-------- DOCUMENT SECTION --------

Proof of $\sum_{i=0}^n \sum_{j=0}^{i-1} j = {n+1 \choose 3}$
I am trying to generate a combinatorics proof of this identity, but have been stuck for hours. I've been trying to think of someway to describe building the number of subsets of size 3 of a set of size n-1 that also generates the sum on the left, but haven't made much progress.
Hints
How many subsets of $\{0,1,\dots,n\}$ have size $3$?
For how many of those subsets is the largest element equal to $i$, and the second largest equal to $j$?
Writing: $$j=\sum_{k=0}^{j-1} 1$$ you get: $$\sum_{i=0}^n \sum_{j=0}^{i-1} j = \sum_{i=0}^n \sum_{j=0}^{i-1} \sum_{k=0}^{j-1} 1$$
Now, notice the right side counts triples $(i,j,k)$ with: $$0\leq k<j<i\leq n.$$
Here is a combinatoric proof using the Binomial theorem (generalised).
First note that $\sum_{i=0}^n \sum_{j=0}^{i-1} j = \sum_{j=0}^{n} \sum_{i=j+1}^n j = \sum_{j=0}^{n} j (n-j) = \sum_{m=0}^{n} m (n-m)$. This looks like a convolution of terms, suggesting the multiplication of power series.
Note that ${x \over (1-x)^2} = \sum_{n=0}^\infty n x^n$ and ${x^2 \over (1-x)^4} = \sum_{n=0}^\infty n x^n \sum_{m=0}^\infty m x^m$, and using the convolution of terms, we get ${x^2 \over (1-x)^4} = \sum_{n=0}^\infty \sum_{m=0}^n m(n-m) x^n$.
Using the Binomial theorem, we have $x^2(1-x)^{-4} = \sum_{n=0}^\infty \binom{-4}{n} (-x)^{n+2}$.
If we suppose $n \ge 2$, we can compare coefficients of $x^n$ to get $\sum_{m=0}^n m(n-m) = \binom{-4}{n-2}(-1)^n$.
Expanding $\binom{-4}{n-2}(-1)^n = { (-4)(-5)\cdots (-(n+1))\over (n-1)!} = { 4 \cdot 5 \cdots (n+1)\over (n-1)!} = { (n+1)!\over 3!(n-1)!} = \binom{n+1}{3}$.
$$j = \sum_{k=0}^{j-1}1$$
– peterwhy Apr 21 '19 at 21:33

-------- SUPPLIED DATA --------

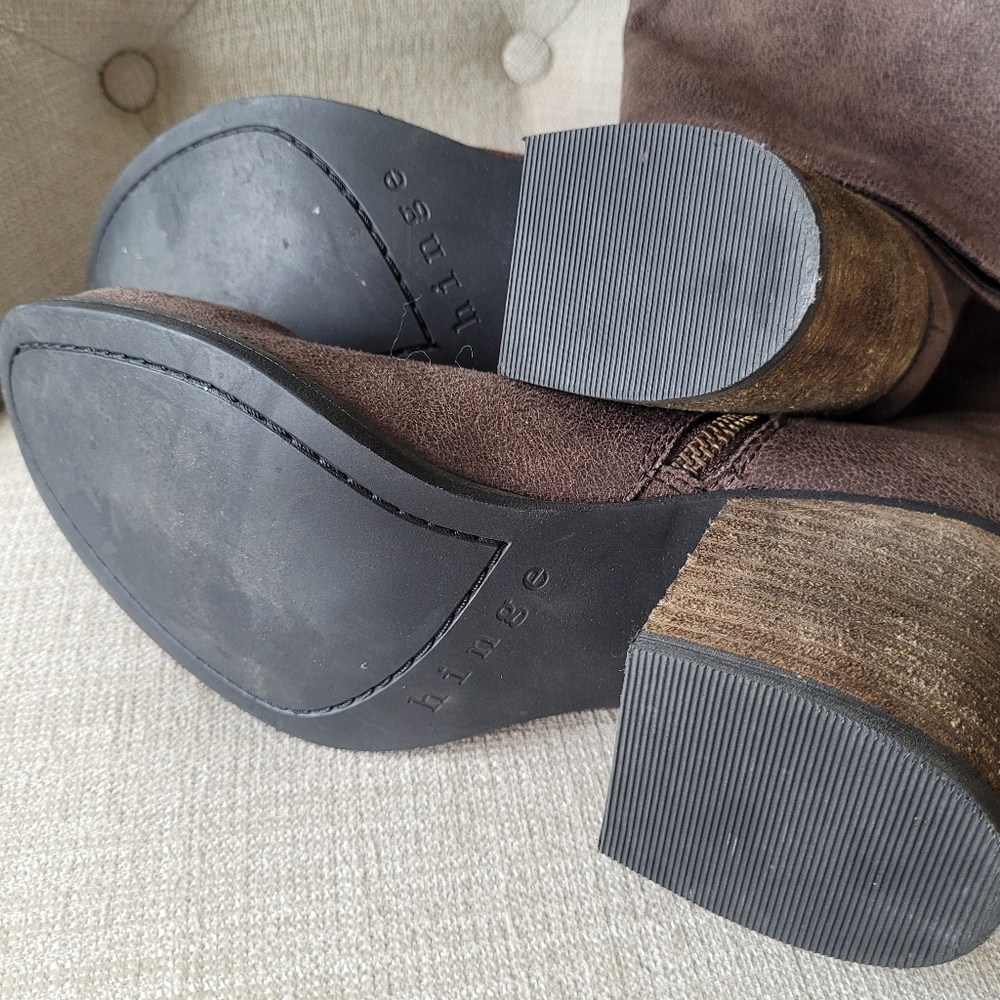 Hinge Boots Canton Brown Over The Knee Distressed 3" Chunky Block Heel S… - Picture 9 of 11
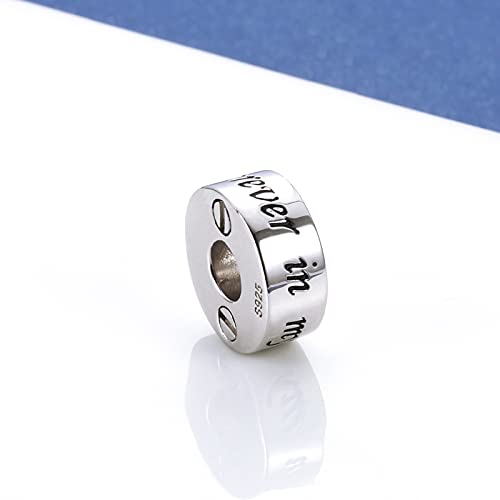 Sterling Silver Cremation Urn Bead Charm for Ashes - S925 Memorial Keepsake Bacetate Pendant Jewelry Gifts for Women Loss Loved One 01 Forever in my heart-Double Urn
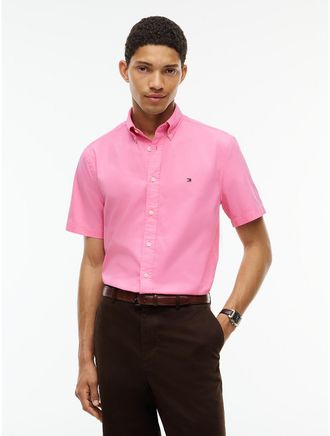 Tommy Hilfiger Mens Regular Fit Short-Sleeve Shirt - Blush - XL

--------

◆ TASKS ◆
1. From the summation identity thread, write out the passage that begins at the words "For how many" and stops after "of power series.".
2. In the summation identity thread, which theorem does the combinatoric proof that follows the hints rely on?

◆ ANSWER SET ◆
1.
For how many of those subsets is the largest element equal to $i$, and the second largest equal to $j$?
Writing: $$j=\sum_{k=0}^{j-1} 1$$ you get: $$\sum_{i=0}^n \sum_{j=0}^{i-1} j = \sum_{i=0}^n \sum_{j=0}^{i-1} \sum_{k=0}^{j-1} 1$$
Now, notice the right side counts triples $(i,j,k)$ with: $$0\leq k<j<i\leq n.$$
Here is a combinatoric proof using the Binomial theorem (generalised).
First note that $\sum_{i=0}^n \sum_{j=0}^{i-1} j = \sum_{j=0}^{n} \sum_{i=j+1}^n j = \sum_{j=0}^{n} j (n-j) = \sum_{m=0}^{n} m (n-m)$. This looks like a convolution of terms, suggesting the multiplication of power series.

2. The generalized Binomial theorem.